» **Raw data**

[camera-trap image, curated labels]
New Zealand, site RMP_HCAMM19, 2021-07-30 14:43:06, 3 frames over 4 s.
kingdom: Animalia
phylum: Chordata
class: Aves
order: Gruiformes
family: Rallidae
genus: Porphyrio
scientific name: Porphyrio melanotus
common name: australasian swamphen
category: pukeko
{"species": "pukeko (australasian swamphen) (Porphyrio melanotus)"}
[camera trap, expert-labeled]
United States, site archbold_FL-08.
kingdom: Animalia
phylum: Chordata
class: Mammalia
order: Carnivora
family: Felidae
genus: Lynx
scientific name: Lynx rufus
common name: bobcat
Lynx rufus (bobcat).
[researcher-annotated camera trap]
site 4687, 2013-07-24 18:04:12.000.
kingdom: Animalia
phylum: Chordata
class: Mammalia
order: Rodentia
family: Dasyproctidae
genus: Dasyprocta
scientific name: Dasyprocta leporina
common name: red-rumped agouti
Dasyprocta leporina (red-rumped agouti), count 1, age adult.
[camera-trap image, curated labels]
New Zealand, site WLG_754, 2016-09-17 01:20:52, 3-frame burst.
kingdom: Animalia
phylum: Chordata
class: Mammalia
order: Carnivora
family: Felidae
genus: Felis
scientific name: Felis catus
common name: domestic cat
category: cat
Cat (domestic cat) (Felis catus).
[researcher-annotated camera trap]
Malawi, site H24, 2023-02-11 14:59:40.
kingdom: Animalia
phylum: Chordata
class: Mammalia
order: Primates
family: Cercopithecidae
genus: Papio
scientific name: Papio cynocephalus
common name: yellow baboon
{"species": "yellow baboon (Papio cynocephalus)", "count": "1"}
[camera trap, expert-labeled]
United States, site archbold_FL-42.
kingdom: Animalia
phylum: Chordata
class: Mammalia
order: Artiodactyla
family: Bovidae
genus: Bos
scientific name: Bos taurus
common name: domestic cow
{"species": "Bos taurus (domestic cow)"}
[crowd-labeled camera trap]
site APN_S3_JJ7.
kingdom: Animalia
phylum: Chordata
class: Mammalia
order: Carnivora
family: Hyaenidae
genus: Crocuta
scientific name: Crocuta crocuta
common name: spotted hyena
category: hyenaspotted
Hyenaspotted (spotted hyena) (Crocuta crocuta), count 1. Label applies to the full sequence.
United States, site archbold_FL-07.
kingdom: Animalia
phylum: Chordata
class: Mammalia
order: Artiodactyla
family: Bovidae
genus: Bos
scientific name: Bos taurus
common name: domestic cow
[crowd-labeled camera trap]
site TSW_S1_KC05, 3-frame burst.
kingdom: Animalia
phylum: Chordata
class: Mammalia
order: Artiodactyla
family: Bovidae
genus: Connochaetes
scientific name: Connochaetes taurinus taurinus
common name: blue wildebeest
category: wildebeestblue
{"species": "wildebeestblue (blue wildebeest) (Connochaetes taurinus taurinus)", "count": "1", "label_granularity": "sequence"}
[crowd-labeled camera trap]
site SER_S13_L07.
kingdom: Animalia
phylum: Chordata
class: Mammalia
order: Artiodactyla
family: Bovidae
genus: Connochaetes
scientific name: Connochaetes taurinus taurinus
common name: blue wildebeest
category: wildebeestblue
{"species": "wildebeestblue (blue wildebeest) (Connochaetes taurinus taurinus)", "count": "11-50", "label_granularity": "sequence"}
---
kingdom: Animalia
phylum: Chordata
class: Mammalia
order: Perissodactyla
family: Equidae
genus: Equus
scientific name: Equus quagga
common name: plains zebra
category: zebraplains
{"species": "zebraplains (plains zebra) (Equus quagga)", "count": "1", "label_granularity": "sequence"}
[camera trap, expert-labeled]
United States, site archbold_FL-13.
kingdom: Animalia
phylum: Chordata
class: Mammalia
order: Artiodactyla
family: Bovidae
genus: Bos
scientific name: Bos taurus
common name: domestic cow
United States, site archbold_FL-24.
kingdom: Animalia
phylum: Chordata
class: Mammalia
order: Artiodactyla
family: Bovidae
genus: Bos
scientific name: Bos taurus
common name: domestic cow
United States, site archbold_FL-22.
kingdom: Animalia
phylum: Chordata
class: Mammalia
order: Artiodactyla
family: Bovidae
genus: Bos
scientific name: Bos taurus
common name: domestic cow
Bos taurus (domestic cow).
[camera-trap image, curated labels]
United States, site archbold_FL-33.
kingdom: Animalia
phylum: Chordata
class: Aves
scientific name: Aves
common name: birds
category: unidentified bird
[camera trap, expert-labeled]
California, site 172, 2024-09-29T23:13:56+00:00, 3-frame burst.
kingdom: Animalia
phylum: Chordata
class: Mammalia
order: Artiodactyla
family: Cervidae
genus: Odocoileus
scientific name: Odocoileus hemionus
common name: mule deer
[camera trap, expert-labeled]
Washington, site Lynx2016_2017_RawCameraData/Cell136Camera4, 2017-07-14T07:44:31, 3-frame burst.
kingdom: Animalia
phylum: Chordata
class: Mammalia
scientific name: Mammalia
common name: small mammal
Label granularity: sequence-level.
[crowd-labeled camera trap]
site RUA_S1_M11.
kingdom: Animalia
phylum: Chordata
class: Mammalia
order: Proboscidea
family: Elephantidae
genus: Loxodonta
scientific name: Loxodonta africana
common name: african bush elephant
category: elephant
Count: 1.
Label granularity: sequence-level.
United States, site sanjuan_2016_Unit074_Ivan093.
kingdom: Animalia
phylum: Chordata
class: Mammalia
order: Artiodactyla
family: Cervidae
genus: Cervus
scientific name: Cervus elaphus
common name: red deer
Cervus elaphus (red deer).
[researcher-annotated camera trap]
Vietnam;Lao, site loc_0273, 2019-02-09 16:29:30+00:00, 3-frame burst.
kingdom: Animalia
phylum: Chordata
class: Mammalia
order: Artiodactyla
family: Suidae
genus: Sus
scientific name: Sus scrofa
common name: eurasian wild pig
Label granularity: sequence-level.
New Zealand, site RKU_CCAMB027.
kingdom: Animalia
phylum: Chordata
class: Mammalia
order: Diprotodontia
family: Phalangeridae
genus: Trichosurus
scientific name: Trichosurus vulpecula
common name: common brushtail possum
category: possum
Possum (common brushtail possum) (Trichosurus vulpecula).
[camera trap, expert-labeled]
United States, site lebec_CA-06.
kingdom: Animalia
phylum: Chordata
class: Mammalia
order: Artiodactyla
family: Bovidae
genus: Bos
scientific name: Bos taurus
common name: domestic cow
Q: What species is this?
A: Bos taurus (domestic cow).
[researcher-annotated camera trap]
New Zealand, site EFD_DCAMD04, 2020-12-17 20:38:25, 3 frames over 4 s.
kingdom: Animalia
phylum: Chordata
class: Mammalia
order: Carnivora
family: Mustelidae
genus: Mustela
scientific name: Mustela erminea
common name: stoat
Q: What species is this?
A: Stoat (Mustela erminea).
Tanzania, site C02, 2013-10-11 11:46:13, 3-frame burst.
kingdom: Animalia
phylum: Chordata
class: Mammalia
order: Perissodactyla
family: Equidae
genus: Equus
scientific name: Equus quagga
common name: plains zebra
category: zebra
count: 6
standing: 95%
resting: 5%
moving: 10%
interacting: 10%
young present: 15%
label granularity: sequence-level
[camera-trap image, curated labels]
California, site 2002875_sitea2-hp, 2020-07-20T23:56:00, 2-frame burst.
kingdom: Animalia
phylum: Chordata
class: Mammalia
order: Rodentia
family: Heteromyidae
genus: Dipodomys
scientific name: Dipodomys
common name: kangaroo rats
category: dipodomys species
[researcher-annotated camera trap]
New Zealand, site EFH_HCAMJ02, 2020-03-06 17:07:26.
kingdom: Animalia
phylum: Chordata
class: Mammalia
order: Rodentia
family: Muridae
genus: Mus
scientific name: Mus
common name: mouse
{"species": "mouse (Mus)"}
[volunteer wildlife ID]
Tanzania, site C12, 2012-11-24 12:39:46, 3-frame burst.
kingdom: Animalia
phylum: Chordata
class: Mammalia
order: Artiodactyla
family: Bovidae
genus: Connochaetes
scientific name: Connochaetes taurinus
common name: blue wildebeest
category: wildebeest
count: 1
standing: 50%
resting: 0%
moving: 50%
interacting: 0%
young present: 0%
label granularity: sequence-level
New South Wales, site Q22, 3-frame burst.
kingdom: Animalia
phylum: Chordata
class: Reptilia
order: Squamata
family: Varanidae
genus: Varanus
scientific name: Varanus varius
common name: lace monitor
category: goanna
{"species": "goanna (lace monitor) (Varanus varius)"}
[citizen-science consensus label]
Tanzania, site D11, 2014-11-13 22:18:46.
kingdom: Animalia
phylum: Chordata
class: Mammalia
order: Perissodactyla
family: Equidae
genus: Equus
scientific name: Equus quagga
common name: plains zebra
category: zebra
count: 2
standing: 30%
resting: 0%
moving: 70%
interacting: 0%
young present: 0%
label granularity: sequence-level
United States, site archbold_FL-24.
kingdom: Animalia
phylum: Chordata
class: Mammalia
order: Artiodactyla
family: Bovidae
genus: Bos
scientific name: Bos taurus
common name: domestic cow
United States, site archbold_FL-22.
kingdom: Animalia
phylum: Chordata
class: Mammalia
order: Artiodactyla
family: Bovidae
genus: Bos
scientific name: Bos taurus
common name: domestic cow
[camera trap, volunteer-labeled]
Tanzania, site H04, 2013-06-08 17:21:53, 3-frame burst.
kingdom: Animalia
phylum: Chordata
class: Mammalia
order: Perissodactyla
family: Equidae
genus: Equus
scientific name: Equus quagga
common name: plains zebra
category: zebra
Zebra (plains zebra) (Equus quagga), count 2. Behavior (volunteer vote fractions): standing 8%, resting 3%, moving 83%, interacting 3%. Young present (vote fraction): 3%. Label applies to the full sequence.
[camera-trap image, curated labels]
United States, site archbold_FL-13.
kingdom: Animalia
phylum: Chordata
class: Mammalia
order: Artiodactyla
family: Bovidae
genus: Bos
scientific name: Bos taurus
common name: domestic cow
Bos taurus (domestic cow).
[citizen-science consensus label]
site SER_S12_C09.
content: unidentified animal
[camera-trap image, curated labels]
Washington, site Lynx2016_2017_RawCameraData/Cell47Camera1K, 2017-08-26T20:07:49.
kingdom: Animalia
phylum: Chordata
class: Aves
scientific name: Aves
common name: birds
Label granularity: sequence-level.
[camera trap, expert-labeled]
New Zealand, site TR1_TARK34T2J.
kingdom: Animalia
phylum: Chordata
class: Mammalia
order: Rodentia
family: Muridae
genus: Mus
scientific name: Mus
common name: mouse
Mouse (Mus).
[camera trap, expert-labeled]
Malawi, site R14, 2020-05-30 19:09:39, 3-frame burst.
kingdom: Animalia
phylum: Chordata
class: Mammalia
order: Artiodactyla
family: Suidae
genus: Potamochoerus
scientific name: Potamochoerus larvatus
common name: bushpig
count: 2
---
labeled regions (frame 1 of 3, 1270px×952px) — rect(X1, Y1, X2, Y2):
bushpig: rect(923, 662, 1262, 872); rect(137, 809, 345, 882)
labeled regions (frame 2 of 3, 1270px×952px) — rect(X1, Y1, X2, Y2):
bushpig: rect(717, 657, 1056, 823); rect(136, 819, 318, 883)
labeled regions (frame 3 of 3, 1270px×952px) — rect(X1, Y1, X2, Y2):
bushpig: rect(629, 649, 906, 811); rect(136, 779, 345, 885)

» **About this exercise**
Retype the listing above, word for word, from its first line to the line containing "common name: yellow baboon", both ends included.

» **Output of the exercise**
[camera-trap image, curated labels]
New Zealand, site RMP_HCAMM19, 2021-07-30 14:43:06, 3 frames over 4 s.
kingdom: Animalia
phylum: Chordata
class: Aves
order: Gruiformes
family: Rallidae
genus: Porphyrio
scientific name: Porphyrio melanotus
common name: australasian swamphen
category: pukeko
{"species": "pukeko (australasian swamphen) (Porphyrio melanotus)"}
[camera trap, expert-labeled]
United States, site archbold_FL-08.
kingdom: Animalia
phylum: Chordata
class: Mammalia
order: Carnivora
family: Felidae
genus: Lynx
scientific name: Lynx rufus
common name: bobcat
Lynx rufus (bobcat).
[researcher-annotated camera trap]
site 4687, 2013-07-24 18:04:12.000.
kingdom: Animalia
phylum: Chordata
class: Mammalia
order: Rodentia
family: Dasyproctidae
genus: Dasyprocta
scientific name: Dasyprocta leporina
common name: red-rumped agouti
Dasyprocta leporina (red-rumped agouti), count 1, age adult.
[camera-trap image, curated labels]
New Zealand, site WLG_754, 2016-09-17 01:20:52, 3-frame burst.
kingdom: Animalia
phylum: Chordata
class: Mammalia
order: Carnivora
family: Felidae
genus: Felis
scientific name: Felis catus
common name: domestic cat
category: cat
Cat (domestic cat) (Felis catus).
[researcher-annotated camera trap]
Malawi, site H24, 2023-02-11 14:59:40.
kingdom: Animalia
phylum: Chordata
class: Mammalia
order: Primates
family: Cercopithecidae
genus: Papio
scientific name: Papio cynocephalus
common name: yellow baboon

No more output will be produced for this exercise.